Here's a truthful story. When I was at school back like probably since 2006-2007 there's this guy who, once I made fun of because of his orientation (I thought he was gay, but I learn that he's bi), but I eventually thought that he was kinda "hot" so I thought I'd become friends with him. Maybe it's because he acts sorta feminine and is quite compassionate, I dunno
. Course no fucking way we would form a relationship directly because I'd get expelled from the school, but we never come across something like this. He hangs out with a bunch of other gay guys (they actually are), and while I appreciate them being around, I didn't fancy any of them except him. We exchange hugs and raunchy jokes sometimes, and we helped each other with homework. When he's around, I get that same butterfly feeling in my stomach as I do when I get with girls. So I thought maybe I'm bi? But yeah I dunno. Anyways after we completed school, we don't really communicate anymore. But yeah I felt really down, and I gotta say a bit regretful of not doing more than saying farewell. I still think about him sometimes even to this day. Well yeah there you go. Not much else to say. It's only for that guy though, however when I see guys that look like him, I get that same feeling
. At the end of the day, I wish I got to know him better. I'll also admit I had dreams about him for a few weeks at one point. It was a strange eye-opener for me, but I can't lie and say I didn't enjoy those moments. Anyways best wishes to him, he'd be a fantastic lover for whoever he gets.

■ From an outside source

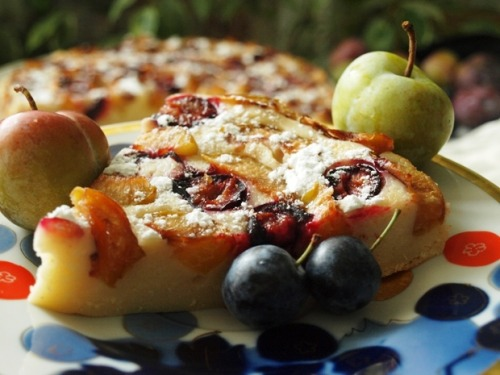 Ароматный сырно-сливовый пирог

Well, I think we can say that you already know what type of guys you're into
Fem gay/bi guys, I can understand why you like them. A lot of guys who identify as straight take a liking to feminine gay/bi men. Because it's sort of a mix between the masculine and feminine energies. Straight men like masculine energy. That may seem like a weird statement, but most men tend to have other men as comrades and best friends, right? Well, combine that with the things that attract straight men to women. Softness, sensitivity, compassion, understanding. You felt comfortable with him and gained an emotional connection towards the bisexual guy. You felt secure with him, he made you feel good and his presence made you happy. And, I'm guessing he had very defined features, in-shape, slim body, well-kept, cute appearance, so combine the two, and there you go, you have a crush. Just because he's a guy doesn't mean you can't be attracted to him, you know, at least on an emotional level, that's where the butterflies come in. Don't worry about the labels. Being younger you probably weren't ready to pursue something like that, but now that you're a little older, don't be afraid or insecure to act on what you're feeling.